After being approached by a local GP who was finding it difficult to get hold of the additional visors needed to protect their staff during the coronavirus pandemic, Erik Johnson from the ISIS Instrument Support team wanted to find a way for his team of mechanical technicians to be able to help. “I was looking for something we could all do whilst still working from home. Any 3D printing work would have required going to back to the lab, but I wanted our staff to remain in their houses."
Technician Josef Lewis was tasked with researching different concepts and designs to see if there was a method they could use to produce face shields at home, using materials they would be able to buy off the shelf, rather than make themselves. He found an open source design for a 'Badger Shield' and contacted a range of companies who sent out some initial supplies. This enabled him to make a prototype and develop it into something that the rest of the team would be able to make quickly and easily. “From concept, through prototype, to manufacture, took only four days!" he explains.
After delivering the first few visors on 4 April, Josef ordered in enough materials to ramp up production: he now has enough to make over two thousand! Once the materials have been delivered to Josef, he sorts them into bundles for distribution amongst the 15-strong team of technicians; “my utility room has become a goods out station!"
To accompany the bundles, he has also produced a short tutorial video explaining how to assemble the visors. All the volunteers need to ensure that the space they use to make the visors is clean and tidy, and they are careful to wear gloves and masks during assembly, and immediately seal the visors in zip-lock bags for delivery.
Although the face masks do not have CE markings, and are not medical grade, they provide an extra layer of protection that these front line workers are finding very valuable. In the last week the group have had contact from sixteen organisations in the local area, who have found them purely by word of mouth. These have been GP surgeries and pharmacies, but have also included the Churchill Hospital Renal Department, Northampton Hospital Radiography Department, and other research institutions on the Harwell Campus.
Despite being such a small team, over 400 visors have already been distributed, and are being very gratefully received; “the clinicians here at Broadshires are all in agreement that the face shields are excellent, they are robust but also comfortable to wear for sustained periods without having to remove them, and also give them much needed confidence and protection when seeing patients face to face;" Trevor Warner, Practice Manager, Broadshires Health Centre.
On a normal day at ISIS, the Instrument Support team would be upgrading beamlines and detector systems.
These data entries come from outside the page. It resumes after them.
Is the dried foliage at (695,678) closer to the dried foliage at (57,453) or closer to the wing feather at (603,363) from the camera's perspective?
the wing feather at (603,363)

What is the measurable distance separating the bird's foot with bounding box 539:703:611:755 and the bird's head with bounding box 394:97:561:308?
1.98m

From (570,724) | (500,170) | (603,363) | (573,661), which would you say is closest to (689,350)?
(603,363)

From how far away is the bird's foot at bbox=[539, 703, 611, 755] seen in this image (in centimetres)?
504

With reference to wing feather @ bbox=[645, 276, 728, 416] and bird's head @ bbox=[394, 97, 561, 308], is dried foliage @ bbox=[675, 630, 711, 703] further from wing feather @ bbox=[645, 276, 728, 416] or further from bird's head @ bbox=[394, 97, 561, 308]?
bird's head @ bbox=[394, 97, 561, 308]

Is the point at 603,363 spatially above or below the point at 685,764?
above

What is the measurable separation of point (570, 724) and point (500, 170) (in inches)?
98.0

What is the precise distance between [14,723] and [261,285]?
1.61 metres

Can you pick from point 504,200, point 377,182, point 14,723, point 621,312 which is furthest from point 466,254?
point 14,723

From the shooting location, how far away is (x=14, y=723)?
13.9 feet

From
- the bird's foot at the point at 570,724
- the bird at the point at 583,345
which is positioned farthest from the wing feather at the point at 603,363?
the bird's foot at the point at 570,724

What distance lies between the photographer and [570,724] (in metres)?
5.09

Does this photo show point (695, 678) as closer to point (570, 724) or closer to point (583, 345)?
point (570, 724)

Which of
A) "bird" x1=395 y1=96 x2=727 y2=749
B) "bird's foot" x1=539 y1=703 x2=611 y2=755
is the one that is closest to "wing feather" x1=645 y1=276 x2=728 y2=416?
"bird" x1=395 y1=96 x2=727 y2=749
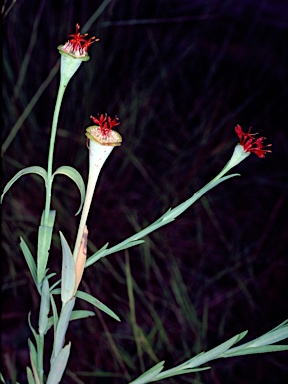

However, with the need to work from home, the team are glad they are able to use their time on such a valuable project. Erik explains; “it's brilliant. The whole project demonstrates the expertise and skills of the technicians at ISIS. Their inventiveness, and the ability to work so quickly has really been showcased here."
“Our ability to react in the moment, and deliver an end product, is something we need to do regularly in our roles, and that has really helped," explains Josef; “It means a great deal to me to be able to support our country in this way and it makes me very proud."
In addition to those working on visor production, other members of their team are busy training ventilator testers, as part of the Ventilator Challenge UK consortium.
ISIS Director, Robert McGreevy, added; "These tasks are somewhat simpler than the challenges of normal ISIS operations, but those obviously can't be undertaken from home so it is great to see the group turn their hand to supporting the national effort."
The visor materials bundled for distribution. to the other volunteers.